▸ Stored items:
^^^^
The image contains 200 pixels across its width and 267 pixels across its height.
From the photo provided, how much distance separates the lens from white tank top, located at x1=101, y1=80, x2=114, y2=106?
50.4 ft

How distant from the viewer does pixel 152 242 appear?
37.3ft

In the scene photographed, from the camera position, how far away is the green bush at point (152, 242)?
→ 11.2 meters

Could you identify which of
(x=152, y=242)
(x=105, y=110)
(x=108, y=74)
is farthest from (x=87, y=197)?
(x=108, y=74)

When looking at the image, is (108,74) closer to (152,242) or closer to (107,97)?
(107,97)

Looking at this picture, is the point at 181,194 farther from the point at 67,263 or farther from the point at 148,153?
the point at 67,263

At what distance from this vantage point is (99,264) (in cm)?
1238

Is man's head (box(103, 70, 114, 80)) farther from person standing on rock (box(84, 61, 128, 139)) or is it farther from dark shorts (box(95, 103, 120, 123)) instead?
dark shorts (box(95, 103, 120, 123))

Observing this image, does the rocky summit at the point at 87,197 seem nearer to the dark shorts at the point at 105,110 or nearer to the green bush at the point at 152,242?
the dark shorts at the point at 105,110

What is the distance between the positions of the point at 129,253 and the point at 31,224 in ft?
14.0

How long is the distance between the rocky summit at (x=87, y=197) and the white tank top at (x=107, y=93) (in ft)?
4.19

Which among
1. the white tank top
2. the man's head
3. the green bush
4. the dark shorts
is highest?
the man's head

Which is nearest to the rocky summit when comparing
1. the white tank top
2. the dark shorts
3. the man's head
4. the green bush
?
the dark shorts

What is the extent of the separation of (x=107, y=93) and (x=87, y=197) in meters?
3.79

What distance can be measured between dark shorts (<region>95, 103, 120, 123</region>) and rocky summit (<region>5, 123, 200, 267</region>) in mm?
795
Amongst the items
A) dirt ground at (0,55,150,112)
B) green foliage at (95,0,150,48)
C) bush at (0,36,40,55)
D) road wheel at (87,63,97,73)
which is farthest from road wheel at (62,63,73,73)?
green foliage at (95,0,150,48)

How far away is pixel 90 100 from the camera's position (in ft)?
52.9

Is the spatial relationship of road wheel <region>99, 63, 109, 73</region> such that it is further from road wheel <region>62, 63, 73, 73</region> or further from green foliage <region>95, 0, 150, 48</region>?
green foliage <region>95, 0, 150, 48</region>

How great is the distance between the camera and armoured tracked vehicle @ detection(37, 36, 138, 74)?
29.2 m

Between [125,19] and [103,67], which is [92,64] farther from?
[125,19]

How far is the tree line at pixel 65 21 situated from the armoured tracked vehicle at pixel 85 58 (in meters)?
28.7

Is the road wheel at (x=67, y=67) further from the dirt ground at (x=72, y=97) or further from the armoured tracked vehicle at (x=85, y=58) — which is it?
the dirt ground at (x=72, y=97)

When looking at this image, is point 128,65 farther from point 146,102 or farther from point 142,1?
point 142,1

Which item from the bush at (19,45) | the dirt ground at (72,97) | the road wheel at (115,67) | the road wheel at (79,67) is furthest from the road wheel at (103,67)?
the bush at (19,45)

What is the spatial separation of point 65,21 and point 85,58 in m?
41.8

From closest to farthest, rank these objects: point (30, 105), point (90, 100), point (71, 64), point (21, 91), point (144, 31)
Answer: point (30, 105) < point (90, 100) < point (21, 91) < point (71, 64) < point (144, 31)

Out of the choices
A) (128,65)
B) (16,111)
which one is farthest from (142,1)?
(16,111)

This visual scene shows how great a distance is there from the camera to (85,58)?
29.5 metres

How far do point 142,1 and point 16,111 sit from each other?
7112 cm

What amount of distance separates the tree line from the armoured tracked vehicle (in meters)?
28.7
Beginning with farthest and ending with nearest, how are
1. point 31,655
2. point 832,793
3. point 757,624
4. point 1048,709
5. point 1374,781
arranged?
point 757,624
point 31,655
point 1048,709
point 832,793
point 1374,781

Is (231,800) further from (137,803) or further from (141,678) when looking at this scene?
^^^^
Every record above should be copied exactly.

▸ Answer:
The image contains 200 pixels across its width and 267 pixels across its height.
From the photo provided, how much distance separates the lens from white tank top, located at x1=101, y1=80, x2=114, y2=106?
50.4 ft

How distant from the viewer does pixel 152 242 appear?
37.3ft

In the scene photographed, from the camera position, how far away is the green bush at point (152, 242)?
→ 11.2 meters

Could you identify which of
(x=152, y=242)
(x=105, y=110)
(x=108, y=74)
is farthest from (x=87, y=197)?
(x=108, y=74)

When looking at the image, is (108,74) closer to (152,242) or closer to (107,97)?
(107,97)

Looking at this picture, is the point at 181,194 farther from the point at 67,263 or farther from the point at 148,153?
the point at 67,263

At what distance from this vantage point is (99,264) (in cm)?
1238

Is man's head (box(103, 70, 114, 80)) farther from person standing on rock (box(84, 61, 128, 139)) or is it farther from dark shorts (box(95, 103, 120, 123)) instead?
dark shorts (box(95, 103, 120, 123))

Observing this image, does the rocky summit at the point at 87,197 seem nearer to the dark shorts at the point at 105,110 or nearer to the green bush at the point at 152,242?
the dark shorts at the point at 105,110

What is the distance between the positions of the point at 129,253 and the point at 31,224 in ft?
14.0

How long is the distance between the rocky summit at (x=87, y=197) and the white tank top at (x=107, y=93) (in ft)?
4.19

Which among
1. the white tank top
2. the man's head
3. the green bush
4. the dark shorts
is highest?
the man's head

Which is nearest to the rocky summit when comparing
1. the white tank top
2. the dark shorts
3. the man's head
4. the green bush
?
the dark shorts

What is the extent of the separation of (x=107, y=93) and (x=87, y=197) in meters?
3.79

What distance can be measured between dark shorts (<region>95, 103, 120, 123</region>) and rocky summit (<region>5, 123, 200, 267</region>) in mm?
795
Amongst the items
A) dirt ground at (0,55,150,112)
B) green foliage at (95,0,150,48)
C) bush at (0,36,40,55)
D) road wheel at (87,63,97,73)
which is farthest from road wheel at (62,63,73,73)?
green foliage at (95,0,150,48)

How far away is pixel 90 100 from the camera's position (in ft)?
52.9

Is the spatial relationship of road wheel <region>99, 63, 109, 73</region> such that it is further from road wheel <region>62, 63, 73, 73</region> or further from green foliage <region>95, 0, 150, 48</region>?
green foliage <region>95, 0, 150, 48</region>

How great is the distance between the camera and armoured tracked vehicle @ detection(37, 36, 138, 74)?
29.2 m

Between [125,19] and [103,67], which is [92,64] farther from?
[125,19]

How far is the tree line at pixel 65 21 situated from the armoured tracked vehicle at pixel 85 58 (in meters)?
28.7

Is the road wheel at (x=67, y=67) further from the dirt ground at (x=72, y=97) or further from the armoured tracked vehicle at (x=85, y=58) — which is it?
the dirt ground at (x=72, y=97)

When looking at this image, is point 128,65 farther from point 146,102 or farther from point 142,1?
point 142,1

Which item from the bush at (19,45) | the dirt ground at (72,97) | the road wheel at (115,67) | the road wheel at (79,67) is furthest from the road wheel at (103,67)?
the bush at (19,45)

What is the spatial separation of point 65,21 and point 85,58 in m?
41.8

From closest to farthest, rank these objects: point (30, 105), point (90, 100), point (71, 64), point (21, 91), point (144, 31)
Answer: point (30, 105) < point (90, 100) < point (21, 91) < point (71, 64) < point (144, 31)

Out of the choices
A) (128,65)
B) (16,111)
which one is farthest from (142,1)?
(16,111)

This visual scene shows how great a distance is there from the camera to (85,58)?
29.5 metres

How far do point 142,1 and point 16,111 sit from each other?
7112 cm

What amount of distance separates the tree line from the armoured tracked vehicle (in meters)?
28.7
Beginning with farthest and ending with nearest, how are
1. point 31,655
2. point 832,793
3. point 757,624
4. point 1048,709
5. point 1374,781
arranged?
point 757,624
point 31,655
point 1048,709
point 832,793
point 1374,781

Is (231,800) further from (137,803) or further from (141,678) when looking at this scene?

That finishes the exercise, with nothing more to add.